- _ABOUT THIS TASK_:
Across the data, every line with the word "scientific" counts once; state the total alone.

- _EXERCISE DATA_:
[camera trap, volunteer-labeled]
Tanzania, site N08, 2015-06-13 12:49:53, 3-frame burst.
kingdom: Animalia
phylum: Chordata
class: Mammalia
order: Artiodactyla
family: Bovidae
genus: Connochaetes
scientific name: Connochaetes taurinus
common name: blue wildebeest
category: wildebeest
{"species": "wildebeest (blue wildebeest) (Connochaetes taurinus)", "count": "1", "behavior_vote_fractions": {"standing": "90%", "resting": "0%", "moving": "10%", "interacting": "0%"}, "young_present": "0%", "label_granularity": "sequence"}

--

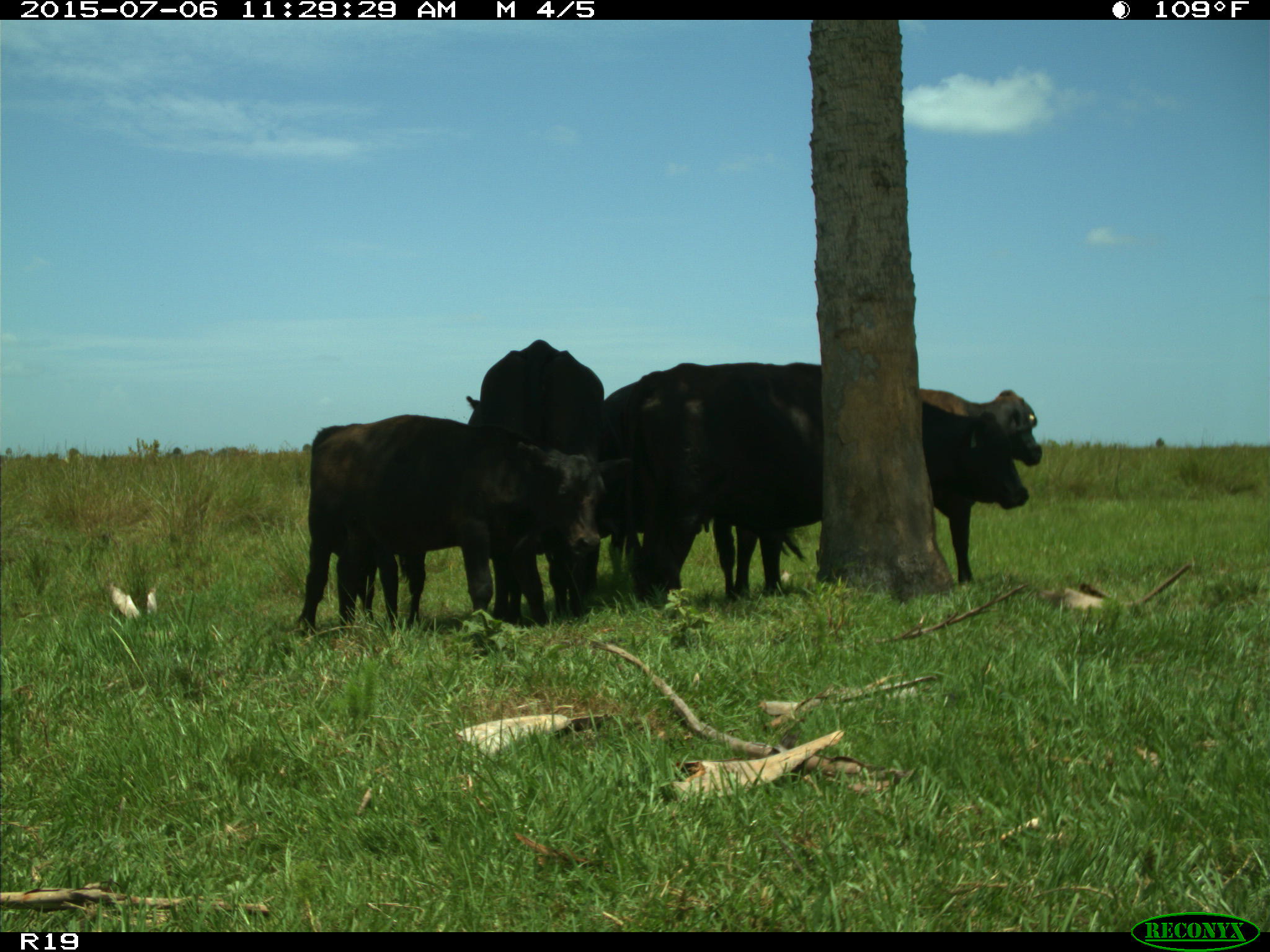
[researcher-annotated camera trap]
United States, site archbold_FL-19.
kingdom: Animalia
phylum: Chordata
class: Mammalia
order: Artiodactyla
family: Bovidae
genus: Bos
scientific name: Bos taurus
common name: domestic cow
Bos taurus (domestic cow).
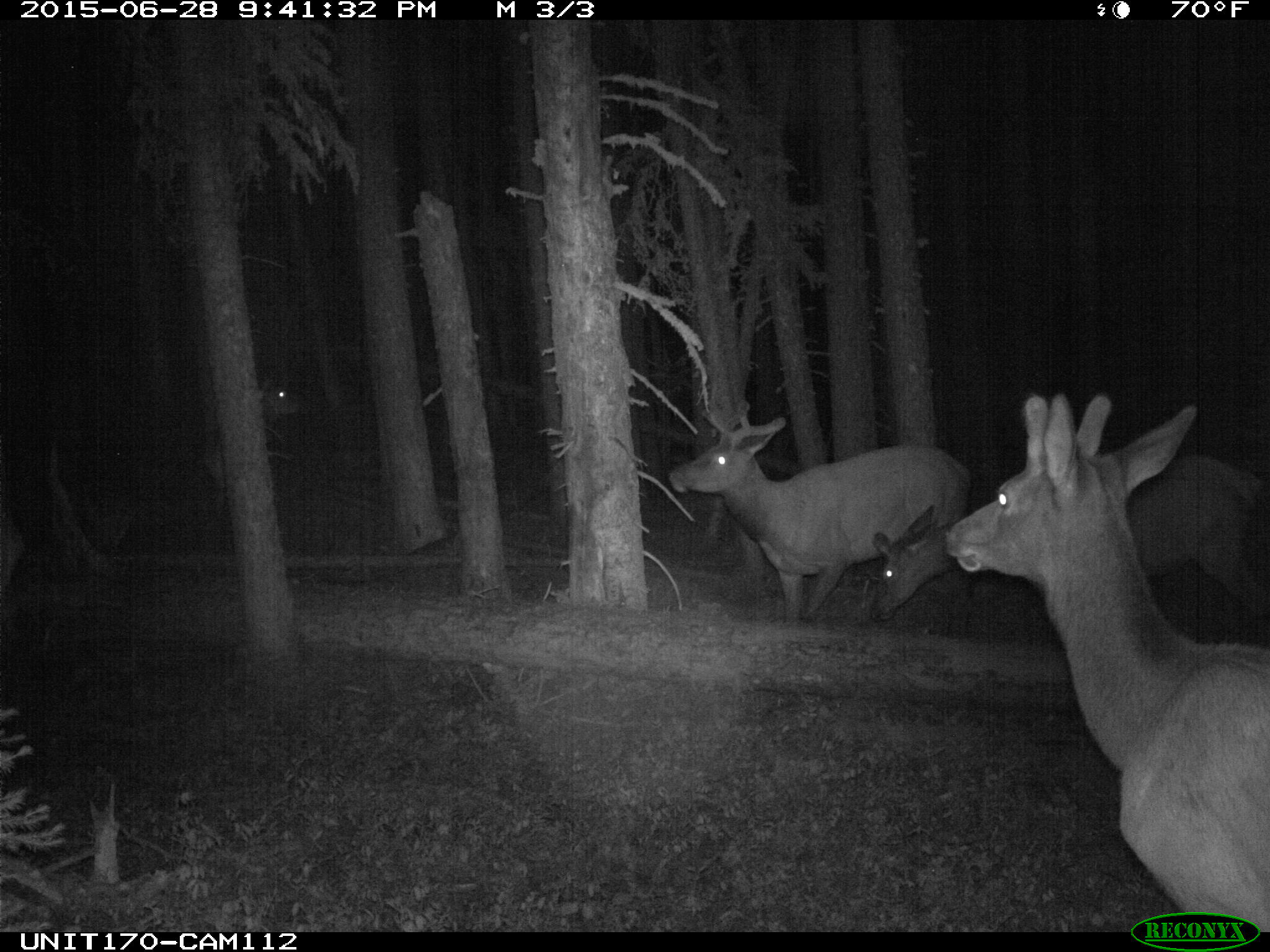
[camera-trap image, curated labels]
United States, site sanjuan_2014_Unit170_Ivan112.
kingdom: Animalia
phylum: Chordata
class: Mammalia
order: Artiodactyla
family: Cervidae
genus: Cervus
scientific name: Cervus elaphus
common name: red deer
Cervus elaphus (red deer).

- _PROBLEM SOLUTION_:
3